Unless otherwise specified, all data were analysed with a repeated-measure ANOVA with condition (matched or mismatched) as a between-subject factor and word block (first, second, third) as a within-subject factor.

Test Performance

Table 3 shows the scores on the cued recall test per condition per block. Numerically, the mismatched condition performed worse than the matched condition, but there was no statistically significant main effect of condition (F(1, 81) = 3.30, p = .073, η p 2 = .04). There was a main effect of word block (F(2, 162) = 13.06, p < .001, η p 2 = .14). Repeated contrasts showed that for all participants, recall performance improved from blocks 1 to 2 (F(1, 81) = 9.67, p = .003, η p 2 = .11) but not from blocks 2 to 3 (F(1, 81) = 3.62, p = .061, η p 2 = .04) (see footnote 6). However, we did not find an interaction effect (F(2, 162) = 0.23, p = .847, η p 2 < .01), probably because —in contrast to experiment 2— performance of participants in the matched condition also improved with task experience (see Table 3).

Table 3 Mean (and SD) recall performance (max. = 5) and mental effort rating (max. = 9) as a function of condition and word block in experiment 3

Mental Effort

Table 3 shows the descriptive statistics of the mental effort scores in experiment 3. The analysis revealed no significant main effect of condition (F(1, 81) = 0.02, p = .894, η p 2 < .01). There was a main effect of word block (F(1.63, 131.76) = 7.39, p = .002, η p 2 = .08) but no interaction effect (F(1.63, 131.76) = 2.20, p = .113, η p 2 = .03). To follow-up on the main effect of word block, repeated contrasts were conducted, which showed that, as in experiment 2, invested mental effort increased from blocks 1 to 2 (F(1, 81) = 12.52, p = .001, η p 2 = .13) and remained stable from blocks 2 to 3 (F(1, 81) = 0.08, p = .780, η p 2 < .01).

Eye Movement Data

As stated earlier, participants were presented with each definition twice, first without and then with a picture present. We analysed the eye movement data for the second part of the trials, in which a picture was present. As we only postulated hypotheses about the picture AoI, we did not analyse the data on the word AoI, but for completeness, we do provide the descriptive statistics in Table 4.

Table 4 Mean (and SD) percentage of fixation time on the picture and word AoI as a function of word block and condition

The analysis of the percentage of fixation time on the picture revealed a main effect of condition (F(1, 73) = 41.80, p < .001, η p 2 = .36), showing that participants in the mismatched condition fixated less on the pictures than participants in the matched condition. Furthermore, we found a main effect of word block (F(1.83, 133.72) = 32.22, p < .001, η p 2 = .31), indicating that participants allocated less attention to the picture AoI over the course of the experiment. The interaction effect did not reach statistical significance (F(1.83, 133.72) = 2.93, p = .062, η p 2 = .04). However, the pattern of the mean fixation times across conditions seems to suggest that the decrease in fixation time on the picture AoI was larger in the mismatched condition.Footnote 6 The descriptive statistics for the word AoI suggest that the attention that was no longer allocated to the picture was now dedicated to the word.

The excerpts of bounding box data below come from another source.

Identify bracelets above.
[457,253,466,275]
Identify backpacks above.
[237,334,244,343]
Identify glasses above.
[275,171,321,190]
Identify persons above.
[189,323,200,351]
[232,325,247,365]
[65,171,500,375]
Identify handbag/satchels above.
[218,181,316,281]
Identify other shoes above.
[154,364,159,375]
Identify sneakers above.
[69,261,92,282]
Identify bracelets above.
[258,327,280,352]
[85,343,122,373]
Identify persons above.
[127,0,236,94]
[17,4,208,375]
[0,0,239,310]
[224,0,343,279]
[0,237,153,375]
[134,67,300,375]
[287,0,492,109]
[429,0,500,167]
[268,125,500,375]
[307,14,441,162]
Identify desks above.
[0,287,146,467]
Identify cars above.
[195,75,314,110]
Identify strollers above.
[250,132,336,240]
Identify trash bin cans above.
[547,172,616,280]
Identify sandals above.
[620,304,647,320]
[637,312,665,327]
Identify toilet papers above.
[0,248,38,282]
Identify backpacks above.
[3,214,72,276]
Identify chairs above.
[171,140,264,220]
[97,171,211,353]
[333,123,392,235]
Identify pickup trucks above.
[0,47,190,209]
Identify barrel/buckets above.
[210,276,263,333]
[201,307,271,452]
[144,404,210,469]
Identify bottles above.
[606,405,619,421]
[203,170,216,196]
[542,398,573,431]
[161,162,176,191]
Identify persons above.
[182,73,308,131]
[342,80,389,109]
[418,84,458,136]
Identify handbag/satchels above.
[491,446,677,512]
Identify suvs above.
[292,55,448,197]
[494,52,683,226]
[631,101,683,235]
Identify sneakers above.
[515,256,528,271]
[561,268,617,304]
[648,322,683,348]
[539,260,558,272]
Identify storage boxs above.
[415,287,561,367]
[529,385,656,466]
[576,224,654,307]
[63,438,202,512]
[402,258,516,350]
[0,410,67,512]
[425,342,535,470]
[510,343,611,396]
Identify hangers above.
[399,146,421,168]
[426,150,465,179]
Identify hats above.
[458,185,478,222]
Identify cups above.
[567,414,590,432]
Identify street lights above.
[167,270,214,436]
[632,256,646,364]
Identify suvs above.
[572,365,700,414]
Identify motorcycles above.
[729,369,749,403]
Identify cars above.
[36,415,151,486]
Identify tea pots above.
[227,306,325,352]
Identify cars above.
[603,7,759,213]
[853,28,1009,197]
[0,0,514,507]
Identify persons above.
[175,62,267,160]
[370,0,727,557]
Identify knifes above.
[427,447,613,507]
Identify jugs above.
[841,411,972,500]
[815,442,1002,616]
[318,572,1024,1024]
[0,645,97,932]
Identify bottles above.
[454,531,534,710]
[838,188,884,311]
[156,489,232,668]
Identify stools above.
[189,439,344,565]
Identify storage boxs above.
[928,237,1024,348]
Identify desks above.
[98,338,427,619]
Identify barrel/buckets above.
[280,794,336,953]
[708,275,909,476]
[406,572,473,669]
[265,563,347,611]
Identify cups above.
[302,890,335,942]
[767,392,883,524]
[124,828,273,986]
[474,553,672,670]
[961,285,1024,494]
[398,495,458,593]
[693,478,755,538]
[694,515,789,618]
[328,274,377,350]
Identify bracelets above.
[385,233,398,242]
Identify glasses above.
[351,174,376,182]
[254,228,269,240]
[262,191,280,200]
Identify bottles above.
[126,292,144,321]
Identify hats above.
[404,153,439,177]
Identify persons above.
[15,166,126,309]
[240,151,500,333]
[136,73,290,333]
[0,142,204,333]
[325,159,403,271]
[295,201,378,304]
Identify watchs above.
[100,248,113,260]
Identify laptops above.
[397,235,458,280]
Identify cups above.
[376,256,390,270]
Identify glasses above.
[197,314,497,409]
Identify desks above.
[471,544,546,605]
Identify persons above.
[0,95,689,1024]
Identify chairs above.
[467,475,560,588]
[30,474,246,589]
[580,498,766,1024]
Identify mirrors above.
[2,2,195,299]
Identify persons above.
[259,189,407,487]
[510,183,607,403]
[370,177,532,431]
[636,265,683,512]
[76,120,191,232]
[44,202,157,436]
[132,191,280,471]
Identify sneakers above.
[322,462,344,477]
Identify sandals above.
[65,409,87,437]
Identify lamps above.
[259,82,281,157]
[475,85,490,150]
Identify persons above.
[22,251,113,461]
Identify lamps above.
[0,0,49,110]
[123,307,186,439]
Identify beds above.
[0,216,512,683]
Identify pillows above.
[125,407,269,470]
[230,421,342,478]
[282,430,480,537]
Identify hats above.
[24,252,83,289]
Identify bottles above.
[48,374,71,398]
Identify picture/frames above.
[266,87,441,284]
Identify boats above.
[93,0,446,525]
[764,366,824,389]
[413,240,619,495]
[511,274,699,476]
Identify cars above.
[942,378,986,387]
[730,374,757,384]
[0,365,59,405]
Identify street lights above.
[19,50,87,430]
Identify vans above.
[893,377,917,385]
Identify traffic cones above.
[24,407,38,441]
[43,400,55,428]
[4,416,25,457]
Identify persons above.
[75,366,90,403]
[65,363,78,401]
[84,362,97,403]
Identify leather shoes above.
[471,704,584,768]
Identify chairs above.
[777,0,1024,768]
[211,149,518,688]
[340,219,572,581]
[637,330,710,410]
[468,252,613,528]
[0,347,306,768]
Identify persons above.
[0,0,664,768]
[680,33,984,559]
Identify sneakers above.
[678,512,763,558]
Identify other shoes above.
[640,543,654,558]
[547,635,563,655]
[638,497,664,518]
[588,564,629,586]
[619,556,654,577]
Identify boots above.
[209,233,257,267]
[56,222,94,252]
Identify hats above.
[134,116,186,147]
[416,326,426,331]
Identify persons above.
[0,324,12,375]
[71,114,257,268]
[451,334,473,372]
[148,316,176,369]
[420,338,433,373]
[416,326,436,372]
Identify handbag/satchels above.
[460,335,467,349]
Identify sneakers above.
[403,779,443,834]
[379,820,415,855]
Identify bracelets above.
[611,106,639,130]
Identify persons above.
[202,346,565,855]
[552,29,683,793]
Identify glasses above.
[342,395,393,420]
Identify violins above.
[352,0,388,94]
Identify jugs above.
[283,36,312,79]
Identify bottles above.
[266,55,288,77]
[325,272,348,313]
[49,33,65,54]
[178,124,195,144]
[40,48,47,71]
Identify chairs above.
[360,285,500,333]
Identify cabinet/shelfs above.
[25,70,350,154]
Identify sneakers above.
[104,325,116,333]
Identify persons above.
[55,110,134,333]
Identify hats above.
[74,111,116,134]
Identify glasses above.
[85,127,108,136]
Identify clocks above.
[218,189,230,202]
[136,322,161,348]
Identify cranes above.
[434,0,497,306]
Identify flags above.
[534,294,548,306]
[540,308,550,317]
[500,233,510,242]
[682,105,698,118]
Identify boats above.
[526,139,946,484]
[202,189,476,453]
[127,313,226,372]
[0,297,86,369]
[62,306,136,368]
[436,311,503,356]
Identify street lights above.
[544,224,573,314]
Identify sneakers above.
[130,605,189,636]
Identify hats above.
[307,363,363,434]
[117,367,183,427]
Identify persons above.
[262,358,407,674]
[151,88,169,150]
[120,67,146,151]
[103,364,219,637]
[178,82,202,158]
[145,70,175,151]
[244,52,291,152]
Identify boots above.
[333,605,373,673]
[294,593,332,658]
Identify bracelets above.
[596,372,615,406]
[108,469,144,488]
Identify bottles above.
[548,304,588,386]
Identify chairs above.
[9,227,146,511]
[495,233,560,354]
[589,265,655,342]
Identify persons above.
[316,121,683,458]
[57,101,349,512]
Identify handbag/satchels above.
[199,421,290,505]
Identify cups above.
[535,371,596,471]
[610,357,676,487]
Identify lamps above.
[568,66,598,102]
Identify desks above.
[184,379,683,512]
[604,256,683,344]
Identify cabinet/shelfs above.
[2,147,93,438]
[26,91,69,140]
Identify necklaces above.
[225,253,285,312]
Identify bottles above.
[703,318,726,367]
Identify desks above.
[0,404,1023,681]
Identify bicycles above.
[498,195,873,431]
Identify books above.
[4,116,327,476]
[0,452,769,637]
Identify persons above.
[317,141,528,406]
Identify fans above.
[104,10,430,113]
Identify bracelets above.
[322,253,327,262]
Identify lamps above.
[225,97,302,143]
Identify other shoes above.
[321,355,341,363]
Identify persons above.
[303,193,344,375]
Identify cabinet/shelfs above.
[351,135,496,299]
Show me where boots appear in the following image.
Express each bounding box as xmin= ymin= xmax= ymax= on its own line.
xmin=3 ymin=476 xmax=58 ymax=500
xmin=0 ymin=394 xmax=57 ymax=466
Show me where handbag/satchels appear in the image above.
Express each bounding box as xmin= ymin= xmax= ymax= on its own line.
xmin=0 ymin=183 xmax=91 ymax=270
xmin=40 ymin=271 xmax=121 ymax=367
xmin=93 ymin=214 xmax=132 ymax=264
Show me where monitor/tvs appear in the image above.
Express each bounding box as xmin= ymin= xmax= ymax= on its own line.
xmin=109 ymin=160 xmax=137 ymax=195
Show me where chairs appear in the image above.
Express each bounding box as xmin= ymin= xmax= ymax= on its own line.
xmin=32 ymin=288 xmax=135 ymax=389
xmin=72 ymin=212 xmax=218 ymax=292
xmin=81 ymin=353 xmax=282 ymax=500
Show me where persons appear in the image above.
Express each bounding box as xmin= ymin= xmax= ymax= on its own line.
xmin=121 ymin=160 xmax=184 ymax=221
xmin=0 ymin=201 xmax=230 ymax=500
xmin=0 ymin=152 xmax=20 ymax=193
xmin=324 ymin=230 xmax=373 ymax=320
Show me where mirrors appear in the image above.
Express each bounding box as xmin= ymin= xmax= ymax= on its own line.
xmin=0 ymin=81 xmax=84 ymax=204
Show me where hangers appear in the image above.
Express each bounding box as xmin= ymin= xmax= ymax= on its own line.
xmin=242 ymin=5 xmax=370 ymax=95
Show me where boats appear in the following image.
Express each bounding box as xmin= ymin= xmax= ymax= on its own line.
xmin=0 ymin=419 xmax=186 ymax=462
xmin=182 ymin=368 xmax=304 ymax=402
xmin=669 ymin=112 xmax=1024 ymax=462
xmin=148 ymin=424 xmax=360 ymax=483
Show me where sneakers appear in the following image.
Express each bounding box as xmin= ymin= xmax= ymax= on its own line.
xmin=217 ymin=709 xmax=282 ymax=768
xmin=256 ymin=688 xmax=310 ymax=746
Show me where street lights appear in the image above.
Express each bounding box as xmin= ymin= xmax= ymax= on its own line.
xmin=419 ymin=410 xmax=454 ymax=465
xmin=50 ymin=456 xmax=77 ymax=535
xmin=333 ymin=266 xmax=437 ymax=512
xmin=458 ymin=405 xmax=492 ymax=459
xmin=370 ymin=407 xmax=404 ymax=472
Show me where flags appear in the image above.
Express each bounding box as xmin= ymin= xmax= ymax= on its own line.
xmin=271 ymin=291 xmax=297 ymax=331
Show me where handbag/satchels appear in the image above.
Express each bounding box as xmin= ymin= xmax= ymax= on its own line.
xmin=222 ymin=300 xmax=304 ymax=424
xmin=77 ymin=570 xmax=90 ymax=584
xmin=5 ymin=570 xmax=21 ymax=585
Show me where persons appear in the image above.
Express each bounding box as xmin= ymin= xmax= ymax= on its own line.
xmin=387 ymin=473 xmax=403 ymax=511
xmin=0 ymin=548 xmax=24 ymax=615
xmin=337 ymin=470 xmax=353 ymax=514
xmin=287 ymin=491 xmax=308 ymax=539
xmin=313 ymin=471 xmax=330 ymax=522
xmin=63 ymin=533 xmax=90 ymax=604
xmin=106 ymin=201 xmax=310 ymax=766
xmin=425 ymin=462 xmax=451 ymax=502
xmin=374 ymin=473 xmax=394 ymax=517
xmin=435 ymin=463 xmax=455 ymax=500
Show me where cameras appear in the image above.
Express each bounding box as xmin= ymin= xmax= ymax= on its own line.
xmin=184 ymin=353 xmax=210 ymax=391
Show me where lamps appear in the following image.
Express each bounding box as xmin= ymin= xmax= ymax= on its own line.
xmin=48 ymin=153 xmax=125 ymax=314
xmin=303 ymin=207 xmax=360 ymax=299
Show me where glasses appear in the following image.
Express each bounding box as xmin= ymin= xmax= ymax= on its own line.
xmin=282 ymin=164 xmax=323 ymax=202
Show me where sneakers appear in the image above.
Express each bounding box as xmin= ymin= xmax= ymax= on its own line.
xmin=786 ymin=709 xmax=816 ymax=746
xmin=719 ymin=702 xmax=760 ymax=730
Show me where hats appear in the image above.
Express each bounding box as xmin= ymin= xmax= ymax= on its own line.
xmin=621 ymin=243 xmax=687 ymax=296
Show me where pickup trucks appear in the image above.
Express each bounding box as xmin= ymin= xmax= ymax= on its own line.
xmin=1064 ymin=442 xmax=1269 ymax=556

Exploratory Analysis: Correlation Between Picture Fixation and Test Performance

To explore whether more attention to the mismatching pictures was indeed associated with lower recall performance, we computed the correlation between picture fixation time and test performance for each condition, per block. In the matched condition, we found no significant correlations between picture fixation time and test performance in any of the blocks: block 1, r(31) = −.104 (p = .566); block 2, r(31) = .031 (p = .866); and block 3, r(31) = −.174 (p = .333). In the mismatched condition, there was a negative correlation between picture fixation time and test performance, which became stronger with increasing task experience: block 1, r(40) = −.120 (p = .448); block 2, r(40) = −.310 (p = .046); and block 3, r(40) = −.523 (p < .001).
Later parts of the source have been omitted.